Le altre campagne di prevenzione: cheratocono e maculopatia diabetica
“Quest’anno abbiamo organizzato tre campagne di diagnosi e prevenzione contro maculopatia diabetica (gennaio), occhio secco (maggio-giugno) e cheratocono (settembre-ottobre)”. Lo spiega, secondo quanto riportato da Adnkronos.it, Buratto, direttore scientifico di Cios e Camo.
“È stato impegnativo, ma grazie alla collaborazione con università e centri d ricerca e con il sostegno delle istituzioni, in primis il ministero della Salute, abbiamo raggiunto ottimi risultati ed è stato centrato l’obiettivo: aiutare le persone a vivere meglio, diffondendo la cultura della prevenzione. Tutti gli esami sono stati completamente gratuiti – precisa l’esperto – e le tecnologie a disposizione all’avanguardia nel mondo della diagnostica”, anche con l’impiego di test genetici (test Avellino) e intelligenza artificiale per stanare il cheratocono.

* _DATI_

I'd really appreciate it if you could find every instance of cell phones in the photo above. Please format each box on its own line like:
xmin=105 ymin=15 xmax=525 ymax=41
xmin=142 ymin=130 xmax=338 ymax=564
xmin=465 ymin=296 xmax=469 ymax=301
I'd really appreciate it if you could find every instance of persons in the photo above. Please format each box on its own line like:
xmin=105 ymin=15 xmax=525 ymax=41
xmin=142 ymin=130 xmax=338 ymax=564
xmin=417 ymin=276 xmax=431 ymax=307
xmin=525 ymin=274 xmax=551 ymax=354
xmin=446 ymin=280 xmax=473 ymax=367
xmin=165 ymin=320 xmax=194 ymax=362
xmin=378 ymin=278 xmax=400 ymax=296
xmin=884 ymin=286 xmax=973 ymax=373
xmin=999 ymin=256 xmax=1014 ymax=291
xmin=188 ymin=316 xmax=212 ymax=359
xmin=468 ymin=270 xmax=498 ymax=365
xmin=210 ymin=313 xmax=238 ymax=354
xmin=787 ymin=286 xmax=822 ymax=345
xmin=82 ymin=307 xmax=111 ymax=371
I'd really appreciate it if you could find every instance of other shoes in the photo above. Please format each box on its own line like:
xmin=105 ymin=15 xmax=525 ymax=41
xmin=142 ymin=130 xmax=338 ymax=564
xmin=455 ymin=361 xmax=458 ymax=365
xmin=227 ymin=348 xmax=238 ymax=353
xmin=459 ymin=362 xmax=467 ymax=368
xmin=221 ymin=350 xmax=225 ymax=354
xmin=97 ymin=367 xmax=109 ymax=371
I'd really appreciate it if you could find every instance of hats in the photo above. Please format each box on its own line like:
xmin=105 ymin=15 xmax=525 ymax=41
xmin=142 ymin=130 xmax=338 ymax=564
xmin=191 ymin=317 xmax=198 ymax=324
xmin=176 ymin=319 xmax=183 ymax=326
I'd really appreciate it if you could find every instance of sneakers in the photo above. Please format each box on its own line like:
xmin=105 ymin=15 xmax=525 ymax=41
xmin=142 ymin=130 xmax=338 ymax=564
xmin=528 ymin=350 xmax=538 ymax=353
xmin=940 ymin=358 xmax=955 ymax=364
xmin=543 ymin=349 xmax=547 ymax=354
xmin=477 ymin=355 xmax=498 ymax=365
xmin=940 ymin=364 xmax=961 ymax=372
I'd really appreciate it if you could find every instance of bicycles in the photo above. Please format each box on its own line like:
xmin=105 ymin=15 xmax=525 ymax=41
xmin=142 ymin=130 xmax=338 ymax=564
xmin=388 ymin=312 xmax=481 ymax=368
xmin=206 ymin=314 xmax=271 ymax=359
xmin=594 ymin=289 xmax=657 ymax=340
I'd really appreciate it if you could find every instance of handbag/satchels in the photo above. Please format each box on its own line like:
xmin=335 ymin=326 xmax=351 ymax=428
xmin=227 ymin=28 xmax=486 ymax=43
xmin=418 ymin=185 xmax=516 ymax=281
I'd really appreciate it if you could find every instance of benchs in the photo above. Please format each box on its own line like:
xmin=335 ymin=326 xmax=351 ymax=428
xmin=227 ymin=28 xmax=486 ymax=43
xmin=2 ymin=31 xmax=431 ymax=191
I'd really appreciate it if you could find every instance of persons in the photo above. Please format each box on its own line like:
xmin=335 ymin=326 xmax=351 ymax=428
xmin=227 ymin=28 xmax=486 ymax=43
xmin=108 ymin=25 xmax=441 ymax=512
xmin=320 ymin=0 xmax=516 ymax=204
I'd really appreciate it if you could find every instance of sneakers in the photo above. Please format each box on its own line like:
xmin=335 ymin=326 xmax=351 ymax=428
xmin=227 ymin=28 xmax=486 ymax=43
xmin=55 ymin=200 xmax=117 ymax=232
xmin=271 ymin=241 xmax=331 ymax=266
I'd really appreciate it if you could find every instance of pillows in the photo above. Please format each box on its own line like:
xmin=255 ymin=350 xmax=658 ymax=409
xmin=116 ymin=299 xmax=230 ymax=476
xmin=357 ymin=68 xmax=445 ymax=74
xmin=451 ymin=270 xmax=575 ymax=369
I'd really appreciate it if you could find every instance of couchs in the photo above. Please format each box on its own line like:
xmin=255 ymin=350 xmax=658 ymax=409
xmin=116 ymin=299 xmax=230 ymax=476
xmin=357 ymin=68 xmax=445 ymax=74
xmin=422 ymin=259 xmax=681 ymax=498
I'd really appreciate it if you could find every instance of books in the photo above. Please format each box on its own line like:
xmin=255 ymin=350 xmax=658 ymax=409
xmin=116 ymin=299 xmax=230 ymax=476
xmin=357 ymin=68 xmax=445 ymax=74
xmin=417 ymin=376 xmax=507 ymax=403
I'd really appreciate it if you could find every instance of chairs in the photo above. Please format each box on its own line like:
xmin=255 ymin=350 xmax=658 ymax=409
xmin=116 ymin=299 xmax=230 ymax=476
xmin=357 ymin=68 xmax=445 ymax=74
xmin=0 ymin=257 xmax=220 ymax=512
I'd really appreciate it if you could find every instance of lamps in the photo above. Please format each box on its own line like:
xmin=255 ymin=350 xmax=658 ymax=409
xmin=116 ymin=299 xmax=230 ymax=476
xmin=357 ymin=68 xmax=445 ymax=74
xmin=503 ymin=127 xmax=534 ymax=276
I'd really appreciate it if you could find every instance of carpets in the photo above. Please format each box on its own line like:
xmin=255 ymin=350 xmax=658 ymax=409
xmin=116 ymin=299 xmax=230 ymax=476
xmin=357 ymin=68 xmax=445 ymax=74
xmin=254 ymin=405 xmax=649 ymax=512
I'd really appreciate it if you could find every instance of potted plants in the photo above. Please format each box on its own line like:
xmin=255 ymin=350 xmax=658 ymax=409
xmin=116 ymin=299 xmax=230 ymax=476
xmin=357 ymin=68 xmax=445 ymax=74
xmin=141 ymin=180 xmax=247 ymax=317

* _CONSEGNA_
Trascrivi senza modifiche la parte del brano sulle campagne di prevenzione che va da "Le altre campagne" a "Cios e Camo.".

* _RISPOSTA_
Le altre campagne di prevenzione: cheratocono e maculopatia diabetica
“Quest’anno abbiamo organizzato tre campagne di diagnosi e prevenzione contro maculopatia diabetica (gennaio), occhio secco (maggio-giugno) e cheratocono (settembre-ottobre)”. Lo spiega, secondo quanto riportato da Adnkronos.it, Buratto, direttore scientifico di Cios e Camo.